The land between the museum and Dharma River that flows along the mountains ridges and Taxila Museum is yet to be excavated. It was here that we have been also collecting old coins, toys, beads and small artifacts that would surface after the plowing of the land by the peasants who sparsely live here.
The flat ground that exists between the museum and the two adjacent disappearing Bhir Mound ruins can be excavated for marvelous discoveries of the antiquities.
Similarly there are caves in the mountains that are unexplored in order to find out what was hidden inside. There are sites near the city of Usman Khattar that show signs of underneath settlements of the past. The stupa of Balartope is a marvel of the ancient times and with its fine roundness and smooth construction takes us back into the past.
That round pillar is erected on the western end of the “Sarhra mountain” .This is the same mountain, along which flows river Haro. The entire zone stretching for several miles is full of orange gardens.
Ever since the evocation in Taxila early 20th century and creation of the Museum the relic robbers and vandals have made several attempts to steal the artifacts particularly original Gandhara art statues from the museum. And they have succeeded in many instances. They sell these in the international markets on huge prices.
While the museum is well guarded, the ruin sites and temple especially the Buddhist University is unprotected .The guard stay for day time. They can also be prevailed upon by money or force to cooperate with the antique robbers and that has been happening uninhibited.

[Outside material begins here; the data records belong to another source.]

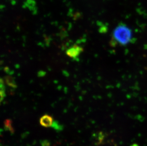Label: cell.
Listing matches in <instances>:
<instances>
[{
  "mask_svg": "<svg viewBox=\"0 0 147 146\" xmlns=\"http://www.w3.org/2000/svg\"><path fill=\"white\" fill-rule=\"evenodd\" d=\"M4 81L3 79H1V83H0V94H1V102L4 99V97H5V87L4 86Z\"/></svg>",
  "mask_w": 147,
  "mask_h": 146,
  "instance_id": "cell-6",
  "label": "cell"
},
{
  "mask_svg": "<svg viewBox=\"0 0 147 146\" xmlns=\"http://www.w3.org/2000/svg\"><path fill=\"white\" fill-rule=\"evenodd\" d=\"M132 32L124 24H119L113 32V37L115 43L121 46L127 45L132 39Z\"/></svg>",
  "mask_w": 147,
  "mask_h": 146,
  "instance_id": "cell-1",
  "label": "cell"
},
{
  "mask_svg": "<svg viewBox=\"0 0 147 146\" xmlns=\"http://www.w3.org/2000/svg\"><path fill=\"white\" fill-rule=\"evenodd\" d=\"M4 80L6 84L9 86L13 88H17V86L13 77L11 76H6L5 77H4Z\"/></svg>",
  "mask_w": 147,
  "mask_h": 146,
  "instance_id": "cell-4",
  "label": "cell"
},
{
  "mask_svg": "<svg viewBox=\"0 0 147 146\" xmlns=\"http://www.w3.org/2000/svg\"><path fill=\"white\" fill-rule=\"evenodd\" d=\"M51 127L57 131H61L63 129V126L59 124V123L57 121H54Z\"/></svg>",
  "mask_w": 147,
  "mask_h": 146,
  "instance_id": "cell-7",
  "label": "cell"
},
{
  "mask_svg": "<svg viewBox=\"0 0 147 146\" xmlns=\"http://www.w3.org/2000/svg\"><path fill=\"white\" fill-rule=\"evenodd\" d=\"M53 117L50 115H45L42 116L40 120V123L42 127L45 128L51 127L53 123Z\"/></svg>",
  "mask_w": 147,
  "mask_h": 146,
  "instance_id": "cell-3",
  "label": "cell"
},
{
  "mask_svg": "<svg viewBox=\"0 0 147 146\" xmlns=\"http://www.w3.org/2000/svg\"><path fill=\"white\" fill-rule=\"evenodd\" d=\"M4 129L11 133H14V129L12 126V121L10 119L6 120L4 122Z\"/></svg>",
  "mask_w": 147,
  "mask_h": 146,
  "instance_id": "cell-5",
  "label": "cell"
},
{
  "mask_svg": "<svg viewBox=\"0 0 147 146\" xmlns=\"http://www.w3.org/2000/svg\"><path fill=\"white\" fill-rule=\"evenodd\" d=\"M83 51V48L76 44L70 47L67 50V55L71 58H77Z\"/></svg>",
  "mask_w": 147,
  "mask_h": 146,
  "instance_id": "cell-2",
  "label": "cell"
}]
</instances>
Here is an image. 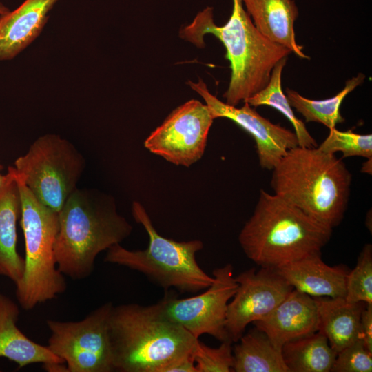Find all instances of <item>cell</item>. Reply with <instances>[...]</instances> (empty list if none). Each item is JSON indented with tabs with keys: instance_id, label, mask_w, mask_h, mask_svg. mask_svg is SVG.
Masks as SVG:
<instances>
[{
	"instance_id": "5",
	"label": "cell",
	"mask_w": 372,
	"mask_h": 372,
	"mask_svg": "<svg viewBox=\"0 0 372 372\" xmlns=\"http://www.w3.org/2000/svg\"><path fill=\"white\" fill-rule=\"evenodd\" d=\"M332 229L319 223L297 207L261 189L254 211L238 236L251 261L276 269L313 252L329 241Z\"/></svg>"
},
{
	"instance_id": "22",
	"label": "cell",
	"mask_w": 372,
	"mask_h": 372,
	"mask_svg": "<svg viewBox=\"0 0 372 372\" xmlns=\"http://www.w3.org/2000/svg\"><path fill=\"white\" fill-rule=\"evenodd\" d=\"M281 351L289 372L331 371L337 355L320 331L287 342Z\"/></svg>"
},
{
	"instance_id": "1",
	"label": "cell",
	"mask_w": 372,
	"mask_h": 372,
	"mask_svg": "<svg viewBox=\"0 0 372 372\" xmlns=\"http://www.w3.org/2000/svg\"><path fill=\"white\" fill-rule=\"evenodd\" d=\"M232 2L231 16L223 26L214 23V9L208 6L180 30V37L198 48L204 46L206 34H214L223 43L231 69L229 84L223 96L226 103L237 106L262 90L276 65L291 52L259 32L242 0Z\"/></svg>"
},
{
	"instance_id": "25",
	"label": "cell",
	"mask_w": 372,
	"mask_h": 372,
	"mask_svg": "<svg viewBox=\"0 0 372 372\" xmlns=\"http://www.w3.org/2000/svg\"><path fill=\"white\" fill-rule=\"evenodd\" d=\"M345 300L349 303L372 304V246L366 244L355 267L346 279Z\"/></svg>"
},
{
	"instance_id": "21",
	"label": "cell",
	"mask_w": 372,
	"mask_h": 372,
	"mask_svg": "<svg viewBox=\"0 0 372 372\" xmlns=\"http://www.w3.org/2000/svg\"><path fill=\"white\" fill-rule=\"evenodd\" d=\"M237 342L233 349V371L289 372L282 351L258 329L243 334Z\"/></svg>"
},
{
	"instance_id": "23",
	"label": "cell",
	"mask_w": 372,
	"mask_h": 372,
	"mask_svg": "<svg viewBox=\"0 0 372 372\" xmlns=\"http://www.w3.org/2000/svg\"><path fill=\"white\" fill-rule=\"evenodd\" d=\"M364 79V74H358L346 81L344 88L337 94L327 99H309L289 88L286 90V96L290 105L304 118L306 122L320 123L330 130L344 121L340 112V105L344 98Z\"/></svg>"
},
{
	"instance_id": "13",
	"label": "cell",
	"mask_w": 372,
	"mask_h": 372,
	"mask_svg": "<svg viewBox=\"0 0 372 372\" xmlns=\"http://www.w3.org/2000/svg\"><path fill=\"white\" fill-rule=\"evenodd\" d=\"M187 83L202 96L214 119L228 118L254 138L259 165L262 169L272 170L289 149L298 146L294 132L273 123L247 102L240 107L230 105L213 95L202 80L196 83L188 81Z\"/></svg>"
},
{
	"instance_id": "19",
	"label": "cell",
	"mask_w": 372,
	"mask_h": 372,
	"mask_svg": "<svg viewBox=\"0 0 372 372\" xmlns=\"http://www.w3.org/2000/svg\"><path fill=\"white\" fill-rule=\"evenodd\" d=\"M20 310L9 297L0 293V357L15 362L19 368L33 364L65 363L47 346L24 335L17 327Z\"/></svg>"
},
{
	"instance_id": "20",
	"label": "cell",
	"mask_w": 372,
	"mask_h": 372,
	"mask_svg": "<svg viewBox=\"0 0 372 372\" xmlns=\"http://www.w3.org/2000/svg\"><path fill=\"white\" fill-rule=\"evenodd\" d=\"M318 331L327 337L336 353L360 338V317L364 303H349L344 298H314Z\"/></svg>"
},
{
	"instance_id": "24",
	"label": "cell",
	"mask_w": 372,
	"mask_h": 372,
	"mask_svg": "<svg viewBox=\"0 0 372 372\" xmlns=\"http://www.w3.org/2000/svg\"><path fill=\"white\" fill-rule=\"evenodd\" d=\"M287 58L282 59L273 68L267 85L260 92L247 99L251 107L268 105L281 112L293 127L298 146L302 147H316L318 144L307 130L304 123L296 116L292 107L282 89V72L287 63Z\"/></svg>"
},
{
	"instance_id": "9",
	"label": "cell",
	"mask_w": 372,
	"mask_h": 372,
	"mask_svg": "<svg viewBox=\"0 0 372 372\" xmlns=\"http://www.w3.org/2000/svg\"><path fill=\"white\" fill-rule=\"evenodd\" d=\"M113 304L106 302L76 322L47 320L48 349L61 358L68 372L114 371L109 336Z\"/></svg>"
},
{
	"instance_id": "27",
	"label": "cell",
	"mask_w": 372,
	"mask_h": 372,
	"mask_svg": "<svg viewBox=\"0 0 372 372\" xmlns=\"http://www.w3.org/2000/svg\"><path fill=\"white\" fill-rule=\"evenodd\" d=\"M231 343L226 340L218 347L212 348L198 340L193 352L197 372L233 371Z\"/></svg>"
},
{
	"instance_id": "7",
	"label": "cell",
	"mask_w": 372,
	"mask_h": 372,
	"mask_svg": "<svg viewBox=\"0 0 372 372\" xmlns=\"http://www.w3.org/2000/svg\"><path fill=\"white\" fill-rule=\"evenodd\" d=\"M16 176L25 245L24 272L15 285L16 296L22 309L31 310L64 293L67 287L54 255L59 216V212L41 203L32 194L17 172Z\"/></svg>"
},
{
	"instance_id": "26",
	"label": "cell",
	"mask_w": 372,
	"mask_h": 372,
	"mask_svg": "<svg viewBox=\"0 0 372 372\" xmlns=\"http://www.w3.org/2000/svg\"><path fill=\"white\" fill-rule=\"evenodd\" d=\"M318 147L329 154L342 152V159L351 156L371 158L372 135L355 133L351 130L340 131L335 127L329 130V135Z\"/></svg>"
},
{
	"instance_id": "8",
	"label": "cell",
	"mask_w": 372,
	"mask_h": 372,
	"mask_svg": "<svg viewBox=\"0 0 372 372\" xmlns=\"http://www.w3.org/2000/svg\"><path fill=\"white\" fill-rule=\"evenodd\" d=\"M85 159L56 134L39 137L14 162L17 176L43 205L59 212L84 170Z\"/></svg>"
},
{
	"instance_id": "33",
	"label": "cell",
	"mask_w": 372,
	"mask_h": 372,
	"mask_svg": "<svg viewBox=\"0 0 372 372\" xmlns=\"http://www.w3.org/2000/svg\"><path fill=\"white\" fill-rule=\"evenodd\" d=\"M2 168V166L0 165V171ZM5 179H6V174L5 175H2L1 173H0V188L2 186V185L3 184L4 181H5Z\"/></svg>"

From time to time, they are caught and even some of the precious treasures are recovered by them. But they do not relent in their profitable business. It is said that as a result of collusion between the staff and the antique dealers, quite a few things in the museum have been replaced with fake artifacts. This is an alarming situation and needs to be checked once and for all.
The local residents living in nearby villages sell both fake and real statues and other artifacts to the tourists. They roam about the archaeological sites and show both the original and replicas to the visitors and charge money accordingly.
As for further excavation and extension of museum, while it would not be financially possible for Pakistan to spend a sizable amount of money on these projects, the UNESCO may move forward to allocate funds for such interesting missions that can connect the antiquity with the present and find out how our ancestors differed from us.